• Problems to work on
- A) Please list every person named in the Zhukov passage.
- B) In the Zhukov passage, which battle is described as an operational defeat?
- C) Write the next part of the Zhukov passage, picking up after its final sentence.

** start Passage provided **

In desperation, Stalin recalls his most effective general to plan a new counter-offensive. Striding onto center stage comes the titan: one Georgi Konstantinovich Zhukov. His early failures during Operation Barbarossa hardened him and prepared him to deal with the capricious autocrat Stalin. He quickly conceived Operation Uranus (Stalingrad) and Mars (Rzhev Salient) and put them into motion simultaneously. His double envelopment of Paulus’ Sixth Army at Stalingrad conjured the ghost of Hannibal at Cannae, 2,140 years before. But the Battle of the Rzhev Salient was an operational defeat. Lesson learned: no multiple operations simultaneously. A learning general, Zhukov then went on to best the tactics and strategy of Hannibal at Cannae a second time laying a well-prepared trap the along the Kursk Salient.

** end Passage provided **
** start Supplied material **

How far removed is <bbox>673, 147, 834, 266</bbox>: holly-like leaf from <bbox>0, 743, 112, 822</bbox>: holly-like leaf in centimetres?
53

** end Supplied material **

• Answers to the exercise
- A) Stalin, Georgi Konstantinovich Zhukov, Paulus, Hannibal

- B) The Battle of the Rzhev Salient (Operation Mars).

- C)
Some scholars claim the idea of a trap at Kursk was General Rokossovsky’s (error corrected ~spk) idea. But I believe that to be untrue. The idea, aforementioned, was developed by Zhukov who brooded over the failure of the Rzhev Salient during Operation Mars. He learned from that mistake and employed the lesson at Kursk. Here, finally, was the epic battle of World War Two; the Poltava, the Borodino, Maloyaroslavets, Vyazma and Berizina campaign. Here, the Soviets ripped the guts out of the Wehrmacht and decided the fate of the Nazis. It remains the single largest battle in the history of human warfare. The entire Soviet populace within a hundred miles participated weeks before in laying the trap for the Nazis. Mothers and sons dug tank traps, ditches, machine gun and mortar nests, wrangled murder holes out of raw concrete just laid. This they did for their husbands, fathers, elder sisters and brothers all of whom were manning tanks, mortars, rifles, machine guns, artillery and planes. At Kursk the Russians gave no quarter to the Nazis and zero magnanimity in their defeat. It was total war and mass slaughter on a scale not even I want to contemplate.
***
Charles XII can be forgiven for invading Russia. No precedent existed for Russia’s behavior, especially in a Westphalian world order. But for Napoleon the precedent was all too clear. Hubris makes fools of great and evil men alike. Napoleon is the rule, not the exception. The same can be said of Hitler. His actions uncorked the rule, just as Odysseus’ shipmates uncorked and subsequently reaped the whirlwind.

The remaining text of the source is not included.